• TEKS BACAAN:
E. Kosasih
dalam bukunya berjudul Psikologi Eksistensialis dengan mengutip ungkapan
kalangan filosof eksistensialis, menyatakan bahwa bahan baku manusia adalah
waktu. Ungkapan filosofis ini seirama dengan ungkapan kalangan dunia bisnis
yang telah mashur kita dengar bahwa: waktu adalah uang. Ke dua ungkapan
tersebut bila kita renungkan pada intinya memiliki persamaan dan kaitan yang
sangat erat dan tidak menjadi privilage kalangan tertentu saja, yang
seringnya kita menganggapnya memiliki dikotomi; saling berseberangan.
Ok, mari kita renungkan
dan kaitkan satu sama lainnya dalam batasan bagaimana memaknai waktu.

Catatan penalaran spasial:

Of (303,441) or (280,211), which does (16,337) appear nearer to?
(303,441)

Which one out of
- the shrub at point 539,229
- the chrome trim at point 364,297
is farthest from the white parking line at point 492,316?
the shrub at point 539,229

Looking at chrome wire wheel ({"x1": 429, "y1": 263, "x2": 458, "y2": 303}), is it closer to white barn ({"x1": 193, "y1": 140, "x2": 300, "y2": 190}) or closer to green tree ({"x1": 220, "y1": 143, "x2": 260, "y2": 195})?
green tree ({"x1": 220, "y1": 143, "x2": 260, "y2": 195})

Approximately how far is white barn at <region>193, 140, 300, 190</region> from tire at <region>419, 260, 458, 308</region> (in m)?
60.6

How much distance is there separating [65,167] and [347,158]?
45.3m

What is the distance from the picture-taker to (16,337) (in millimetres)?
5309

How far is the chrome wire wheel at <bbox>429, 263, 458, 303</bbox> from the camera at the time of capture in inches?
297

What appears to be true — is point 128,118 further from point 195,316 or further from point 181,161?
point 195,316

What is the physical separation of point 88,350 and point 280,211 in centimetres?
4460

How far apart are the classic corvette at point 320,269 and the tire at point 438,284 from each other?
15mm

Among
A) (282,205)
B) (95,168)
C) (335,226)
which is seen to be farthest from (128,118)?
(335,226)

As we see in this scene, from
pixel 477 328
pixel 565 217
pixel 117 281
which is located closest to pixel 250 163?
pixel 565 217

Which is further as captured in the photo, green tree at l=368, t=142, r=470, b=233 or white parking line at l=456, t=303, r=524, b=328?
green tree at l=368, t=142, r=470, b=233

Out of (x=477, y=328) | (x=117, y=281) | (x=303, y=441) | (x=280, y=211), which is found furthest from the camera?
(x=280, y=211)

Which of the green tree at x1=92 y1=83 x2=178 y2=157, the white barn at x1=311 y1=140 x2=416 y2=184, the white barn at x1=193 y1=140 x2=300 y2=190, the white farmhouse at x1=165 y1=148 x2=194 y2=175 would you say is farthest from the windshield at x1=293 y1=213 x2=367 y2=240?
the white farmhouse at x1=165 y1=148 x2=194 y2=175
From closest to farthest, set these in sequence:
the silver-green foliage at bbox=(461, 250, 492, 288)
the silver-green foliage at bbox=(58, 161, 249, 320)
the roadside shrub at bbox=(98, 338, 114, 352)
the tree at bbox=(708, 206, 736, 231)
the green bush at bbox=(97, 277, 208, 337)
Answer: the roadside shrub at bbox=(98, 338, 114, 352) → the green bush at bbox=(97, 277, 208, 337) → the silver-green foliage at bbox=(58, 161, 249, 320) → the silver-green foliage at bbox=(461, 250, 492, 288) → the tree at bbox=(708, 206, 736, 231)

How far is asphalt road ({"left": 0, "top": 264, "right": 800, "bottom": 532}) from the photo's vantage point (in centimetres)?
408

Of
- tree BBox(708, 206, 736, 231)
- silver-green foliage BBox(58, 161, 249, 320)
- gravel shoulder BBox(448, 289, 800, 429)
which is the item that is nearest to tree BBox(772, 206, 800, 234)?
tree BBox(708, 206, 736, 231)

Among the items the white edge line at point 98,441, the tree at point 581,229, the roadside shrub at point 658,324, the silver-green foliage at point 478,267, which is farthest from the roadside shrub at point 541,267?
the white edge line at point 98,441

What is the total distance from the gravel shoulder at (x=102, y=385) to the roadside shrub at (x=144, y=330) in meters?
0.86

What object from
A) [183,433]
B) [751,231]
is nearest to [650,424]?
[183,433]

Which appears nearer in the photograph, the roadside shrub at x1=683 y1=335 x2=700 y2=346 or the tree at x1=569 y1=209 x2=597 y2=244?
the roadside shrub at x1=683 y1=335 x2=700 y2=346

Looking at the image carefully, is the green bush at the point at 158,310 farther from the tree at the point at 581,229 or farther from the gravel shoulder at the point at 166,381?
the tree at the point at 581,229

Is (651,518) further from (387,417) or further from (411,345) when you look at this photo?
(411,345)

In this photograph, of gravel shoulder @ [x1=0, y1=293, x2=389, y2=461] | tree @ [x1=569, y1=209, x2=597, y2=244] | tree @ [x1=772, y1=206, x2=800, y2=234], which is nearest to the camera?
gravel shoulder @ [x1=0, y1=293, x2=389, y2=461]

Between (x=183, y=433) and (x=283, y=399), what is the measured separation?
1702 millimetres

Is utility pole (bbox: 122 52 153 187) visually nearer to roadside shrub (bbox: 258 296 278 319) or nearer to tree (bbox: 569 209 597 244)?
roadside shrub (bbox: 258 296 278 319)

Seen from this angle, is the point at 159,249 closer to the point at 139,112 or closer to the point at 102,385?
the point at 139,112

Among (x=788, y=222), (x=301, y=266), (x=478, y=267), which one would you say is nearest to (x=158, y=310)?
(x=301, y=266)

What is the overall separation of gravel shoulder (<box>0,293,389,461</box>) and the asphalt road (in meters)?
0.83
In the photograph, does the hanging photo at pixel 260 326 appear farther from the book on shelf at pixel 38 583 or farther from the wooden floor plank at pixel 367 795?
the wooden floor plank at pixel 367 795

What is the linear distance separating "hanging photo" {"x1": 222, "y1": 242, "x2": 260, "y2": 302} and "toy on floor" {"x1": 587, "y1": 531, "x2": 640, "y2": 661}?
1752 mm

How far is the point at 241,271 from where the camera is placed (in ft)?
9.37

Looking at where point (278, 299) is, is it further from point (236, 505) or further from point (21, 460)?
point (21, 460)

• PERINTAH TUGAS:
Lanjutkan teks bacaan di atas tentang cara memaknai waktu, mulai setelah kalimat terakhir yang tertulis.

• HASIL JAWABAN:
Kalangan eksistensialis:
bahan baku manusia adalah waktu. Artinya, waktu memiliki kaitan yang erat akan ‘ada
dan mengadanya manusia’. Secara fundamental, tanpa ada waktu pastinya manusia
akan tiada. Dari kacamata lain; mengadanya manusia sering teraliensi oleh
adanya, karena manusia tidak mampu memanfaatkan sang waktu. Sehingga, keberadaannya
dalam keterasingan eksistensi diri; dengan berkata: “adanya aku tiada; tiada
artinya!”. Sehingga, keberadaannya menimbulkan pantologi yang menjangkit
seluruh sistem keberadaannya. Menggerogoti keberadaannya dalam segudang masalah
diri dan sosial. Hingga mati terjerembab dalam ketiadaan sebagai manusia yang seharusnya
ada dan mengada.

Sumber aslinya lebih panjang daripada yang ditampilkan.